## [Exercise inputs]

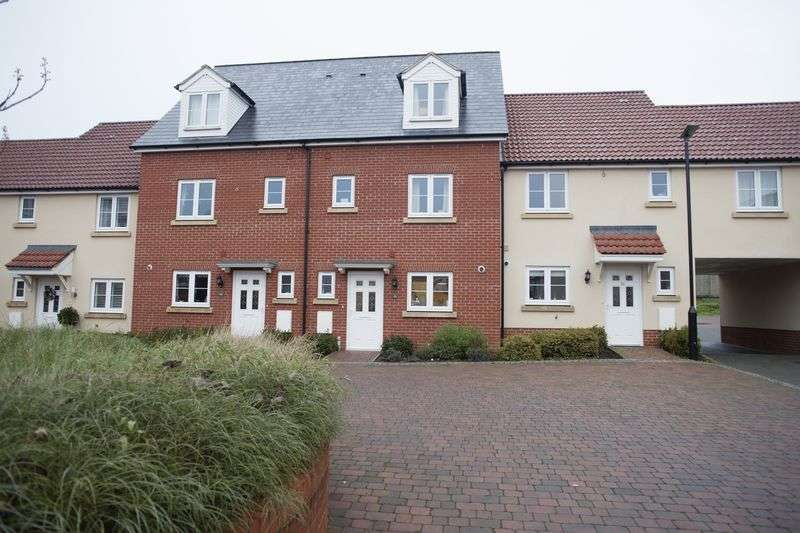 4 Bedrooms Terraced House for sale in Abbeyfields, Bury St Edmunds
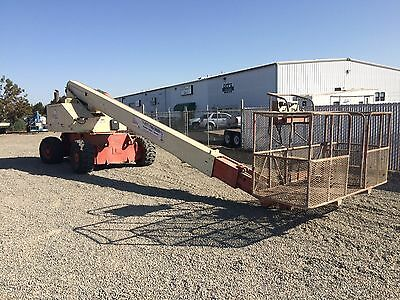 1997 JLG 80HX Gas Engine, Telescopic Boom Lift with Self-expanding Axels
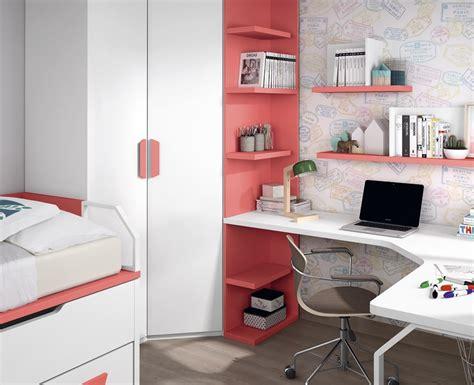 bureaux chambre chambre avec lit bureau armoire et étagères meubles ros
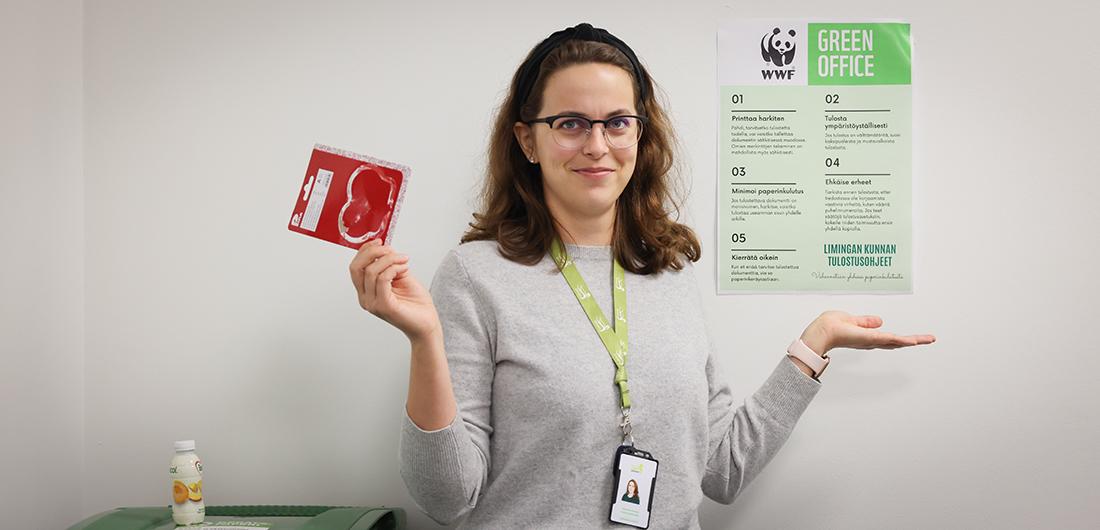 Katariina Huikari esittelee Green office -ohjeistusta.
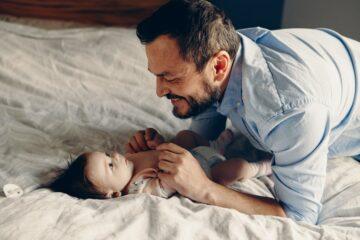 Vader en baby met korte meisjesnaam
---
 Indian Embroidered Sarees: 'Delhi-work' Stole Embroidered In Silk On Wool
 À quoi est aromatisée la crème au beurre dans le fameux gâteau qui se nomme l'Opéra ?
* * *
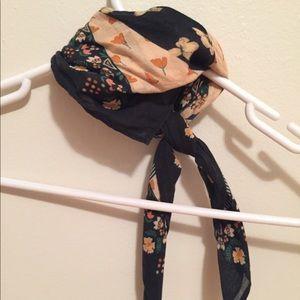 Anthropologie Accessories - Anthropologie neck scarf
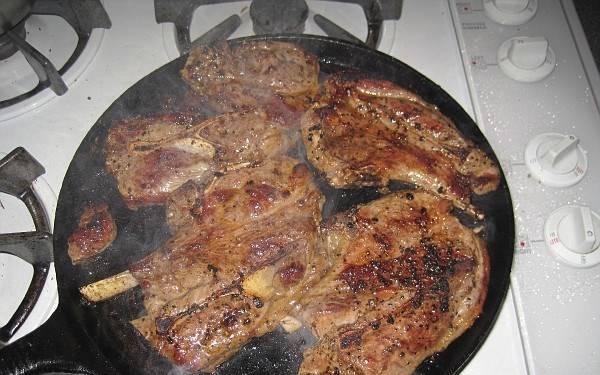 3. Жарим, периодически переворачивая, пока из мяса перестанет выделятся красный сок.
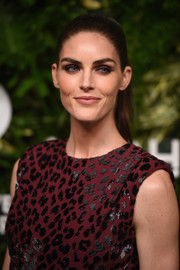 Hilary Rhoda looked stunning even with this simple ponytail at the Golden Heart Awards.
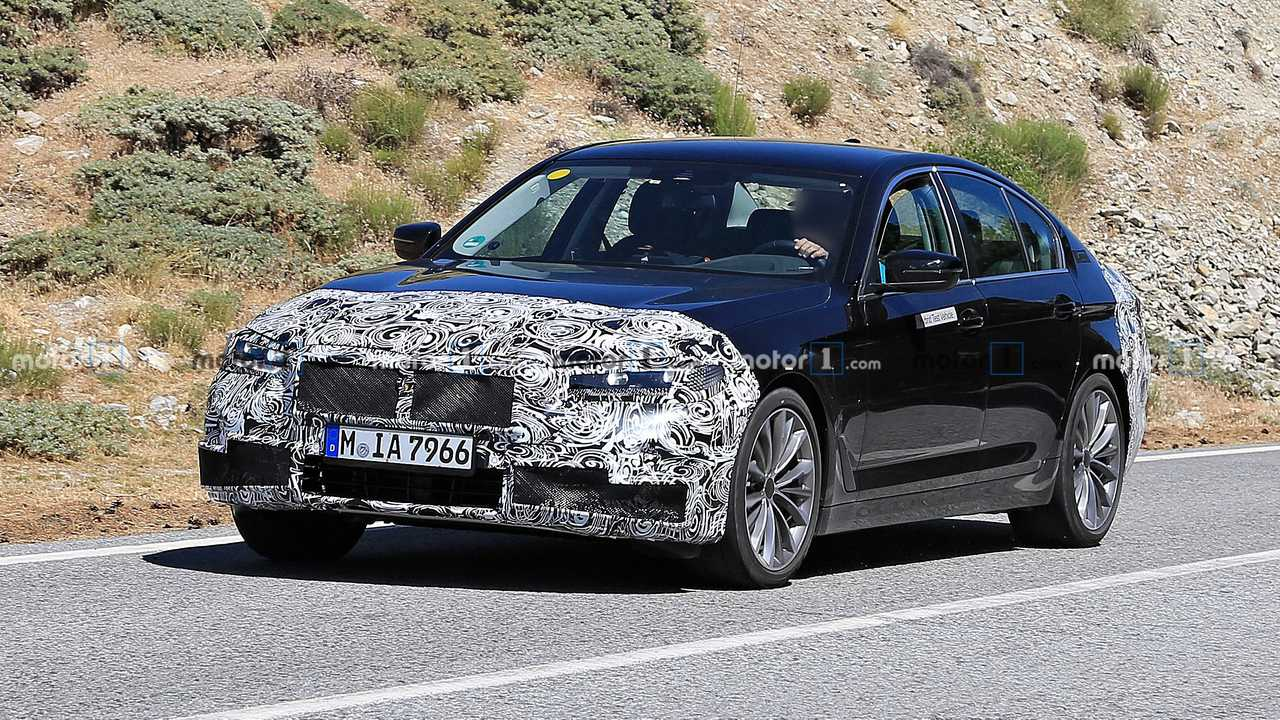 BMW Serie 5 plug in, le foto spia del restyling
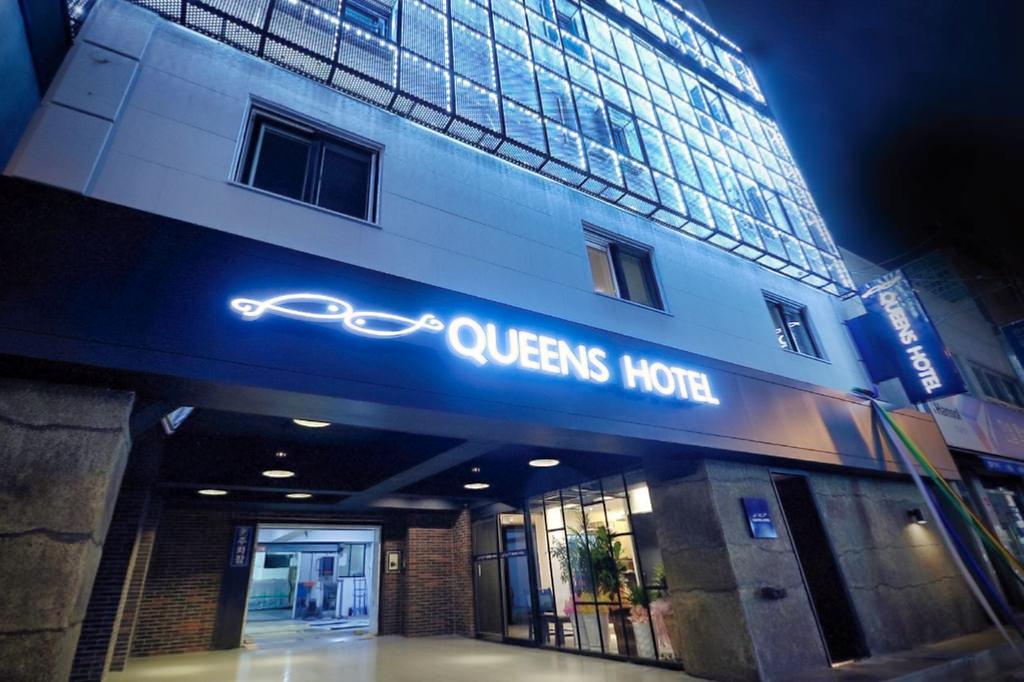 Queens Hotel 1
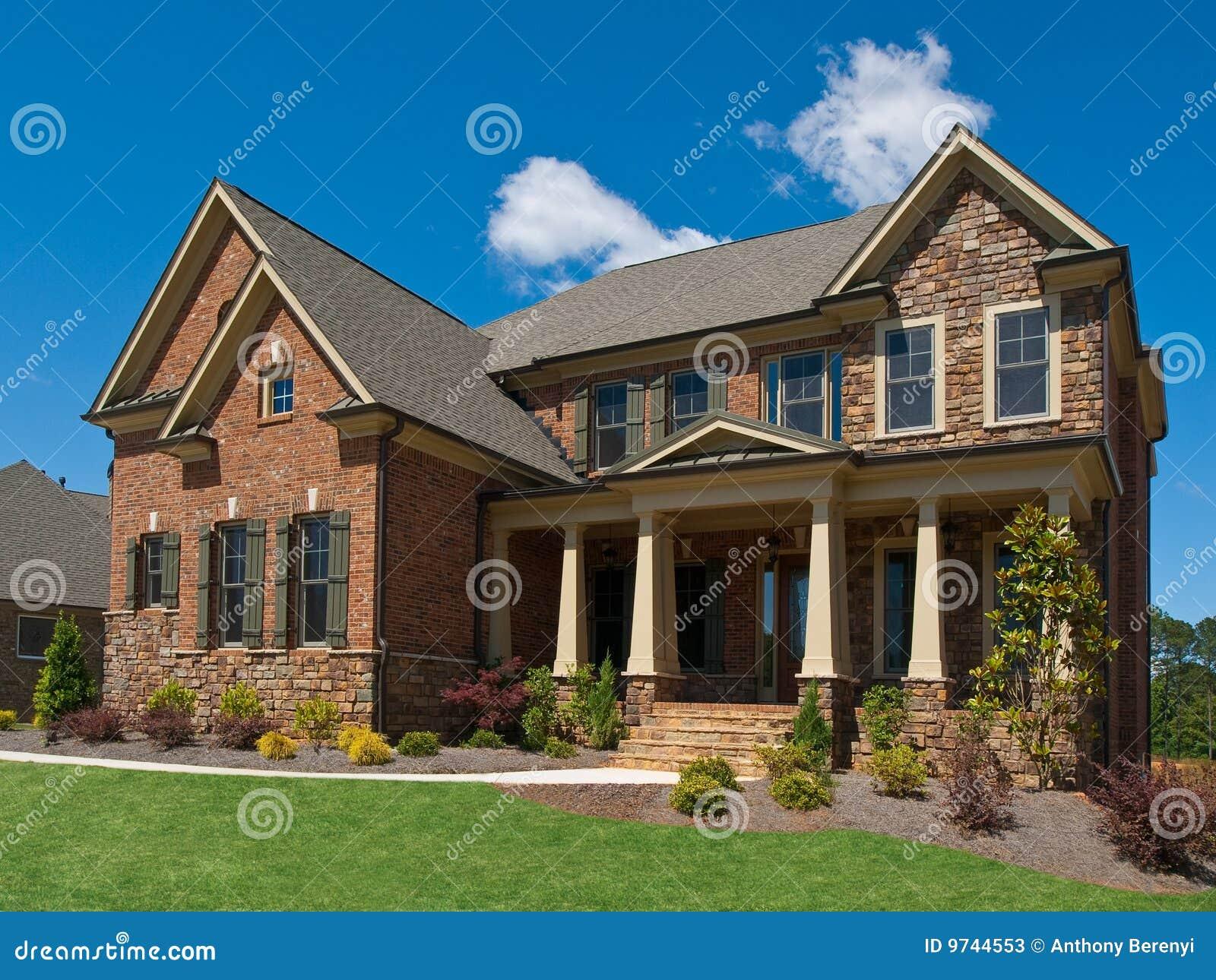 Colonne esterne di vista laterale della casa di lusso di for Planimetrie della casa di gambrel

## [Work item]
Give again the stretch of the entries above that begins at the line with "4 Bedrooms Terraced" and ends at the line with "bureaux chambre chambre", word for word, with no pictures.

## [Response to this exercise]
 4 Bedrooms Terraced House for sale in Abbeyfields, Bury St Edmunds
 1997 JLG 80HX Gas Engine, Telescopic Boom Lift with Self-expanding Axels
 bureaux chambre chambre avec lit bureau armoire et étagères meubles ros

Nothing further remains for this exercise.